Haroun tried to rise. Haaken made him lie still. "Broken ribs," he growled. "You'll poke a hole in your lung."
"But my father—"
"Sit on him," Bragi suggested.
Haaken said, "Your old man's gotten along without you so far."
Still Haroun tried to rise. Pain bolted across his chest. Lying still was the only way to beat it.
"That's better," Bragi said.
"You cut your way out? Through the Invincibles?" He vaguely recalled a clash of arms and flashes of men in white.
"They're not so hot when they're not on their horses," Haaken said. "Go to sleep. Getting excited won't do you no good."
Despite himself, Haroun followed that advice. His body insisted.
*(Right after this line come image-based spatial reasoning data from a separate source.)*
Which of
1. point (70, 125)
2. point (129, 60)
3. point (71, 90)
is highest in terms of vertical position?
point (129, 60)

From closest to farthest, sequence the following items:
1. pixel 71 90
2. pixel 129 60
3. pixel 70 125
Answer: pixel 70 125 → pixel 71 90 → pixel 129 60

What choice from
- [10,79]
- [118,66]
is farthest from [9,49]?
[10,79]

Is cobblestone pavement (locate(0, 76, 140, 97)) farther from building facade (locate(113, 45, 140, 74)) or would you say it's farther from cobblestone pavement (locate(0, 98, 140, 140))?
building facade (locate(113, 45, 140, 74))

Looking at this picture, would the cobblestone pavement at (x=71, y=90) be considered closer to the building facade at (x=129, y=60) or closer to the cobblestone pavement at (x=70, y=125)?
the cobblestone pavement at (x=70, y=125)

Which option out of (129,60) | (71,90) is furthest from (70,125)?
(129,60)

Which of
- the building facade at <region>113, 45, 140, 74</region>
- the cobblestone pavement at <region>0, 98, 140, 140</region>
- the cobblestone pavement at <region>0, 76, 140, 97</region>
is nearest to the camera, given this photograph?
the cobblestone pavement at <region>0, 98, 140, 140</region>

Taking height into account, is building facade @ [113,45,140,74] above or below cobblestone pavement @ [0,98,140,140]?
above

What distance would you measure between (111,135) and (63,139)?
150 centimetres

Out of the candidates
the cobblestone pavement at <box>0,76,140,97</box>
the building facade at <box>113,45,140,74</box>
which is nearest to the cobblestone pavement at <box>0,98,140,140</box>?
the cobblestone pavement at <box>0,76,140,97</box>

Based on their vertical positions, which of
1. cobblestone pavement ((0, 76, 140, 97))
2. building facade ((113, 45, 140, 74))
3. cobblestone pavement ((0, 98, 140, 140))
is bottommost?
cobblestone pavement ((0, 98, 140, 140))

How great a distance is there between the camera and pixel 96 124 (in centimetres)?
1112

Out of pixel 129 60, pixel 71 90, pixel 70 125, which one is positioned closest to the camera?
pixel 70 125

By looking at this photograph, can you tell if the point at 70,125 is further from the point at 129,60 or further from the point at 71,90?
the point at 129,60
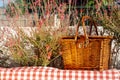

Yousif was standing over him when next he wakened. His father's left arm was heavily bandaged. His clothing was tattered and bloody. Fuad was there too, apparently unharmed, but Haroun had no eyes for his uncle. Wearily, his father was interrogating the Guildsmen through Megelin Radetic.
His father looked so old! So tired. So filled with despair.
Haroun croaked, "Megelin," overjoyed that fate had not seen fit to slay the old man. His death would have made the disaster complete.
His father knelt and gripped his shoulder, as demonstrative a gesture as the man could manage. Then duty called him elsewhere. Megelin stayed, seated cross-legged, talking softly. Haroun understood only a third of what he heard. The old scholar seemed to be talking about economic forces in one of the western kingdoms and deliberately ignoring present straits. Sleep closed in again.
When next he wakened the sun had risen. He was lying on a rolling litter. He could see no one who was not injured. His mercenary saviors had vanished.
Megelin appeared, drawn by some signal from the bearers. "Where is everybody, Megelin?"
Radetic replied, "Those who are able are trying to stall the pursuit."
"They're close?"
"Very. They smell blood. They want to finish it."
But Sir Tury Hawkwind in defeat proved more magnificent than Sir Tury Hawkwind achieving victory. The defeated column reached el Aswad safely.
Physicians set and bound Haroun's ribs. He was up and around almost immediately, against medical advice, blindly trying to encompass the enormity of the disaster.
Two thirds of the force had been lost. Most had been slain in the landslide and following attack. "But that's history," his father told him. "Now the enemy is at the gate and we don't have enough soldiers to man the walls."
It was true. El Nadim had pressed the chase right to the gate and though he did not have the manpower to undertake a proper siege, he had begun siegework. He had erected a fortified camp and begun constructing engines. His men were digging a ditch and erecting a barricade across the road. That looked like the first step toward circumvallation.
"What are they up to?" Haroun asked Megelin. "Three thousand men can't take el Aswad."
Radetic was glum. "You forget. Nothing is impossible to the True Believer."
"But how?"
"Recall the night attack."
"The lightning. A sorcerer that knocked a mountain down. But El Murid hates sorcery."
"True. Yet one sorcery is entwined in his legend. It hasn't been seen since shortly after he stumbled out of the desert."